=== EXERCISE DIRECTIONS ===
Output the data below exactly, images excluded.

=== RECORDED INFORMATION ===

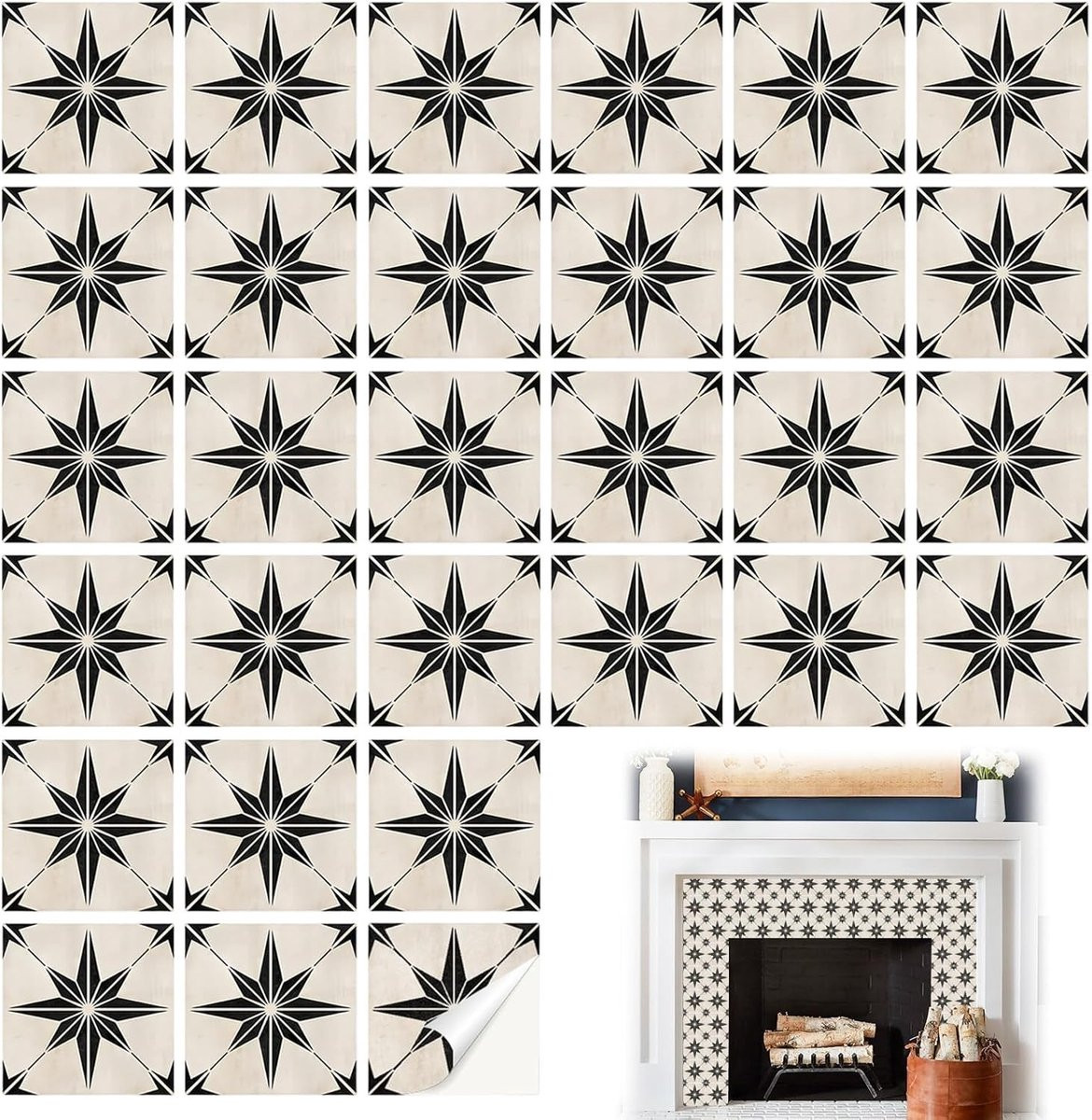 30 stuks Decoratieve tegelstickers met zwart bloemenpatroon voor keuken en badkamer, 10 cm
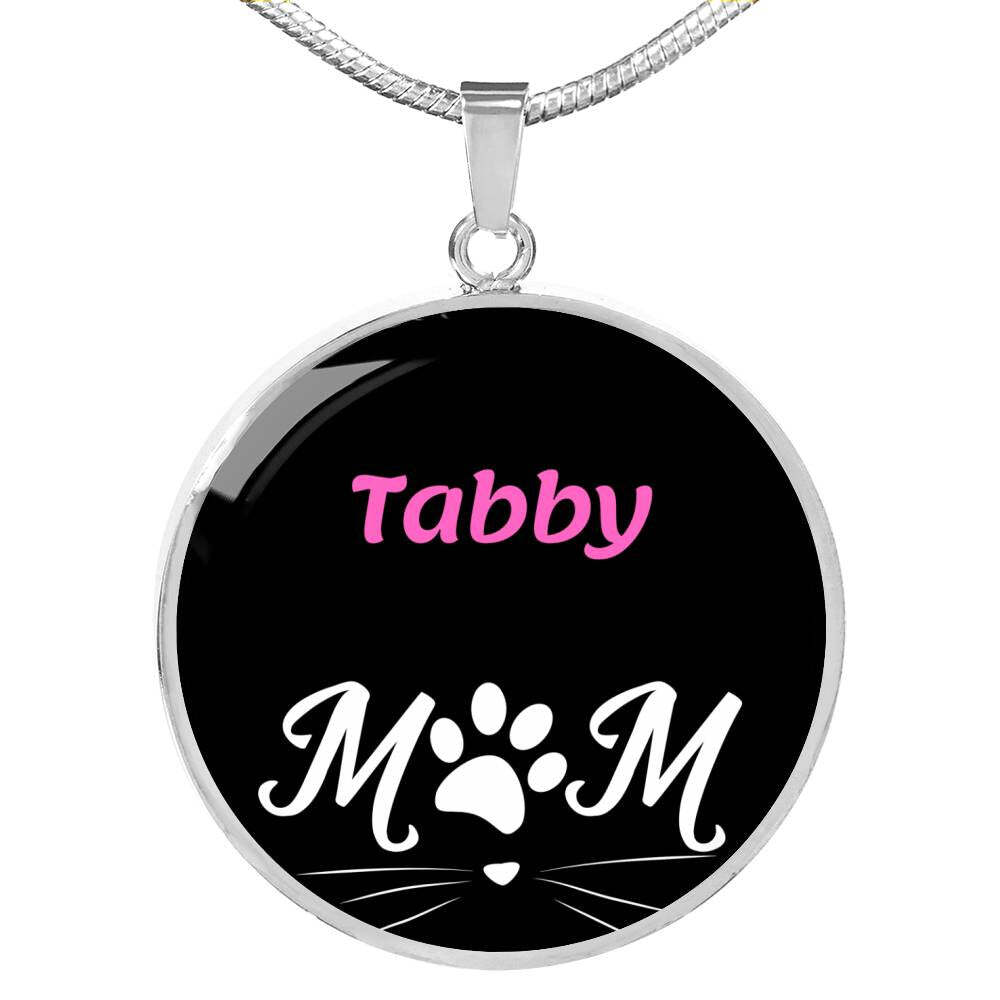 Tabby Mom Necklace Circle Pendant Stainless Steel or 18k Gold 18-22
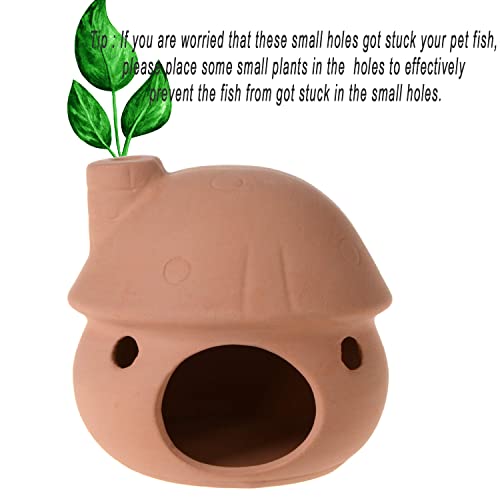Saim Aquarium Decor Ceramic Mushroom House Ornament Fish Tank Landscape Decor for Small Shrimp to Rest and Breed, Hiding - Natural Color - color: Natural Color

=== OUTPUT OF THE EXERCISE ===
 30 stuks Decoratieve tegelstickers met zwart bloemenpatroon voor keuken en badkamer, 10 cm
 Tabby Mom Necklace Circle Pendant Stainless Steel or 18k Gold 18-22
Saim Aquarium Decor Ceramic Mushroom House Ornament Fish Tank Landscape Decor for Small Shrimp to Rest and Breed, Hiding - Natural Color - color: Natural Color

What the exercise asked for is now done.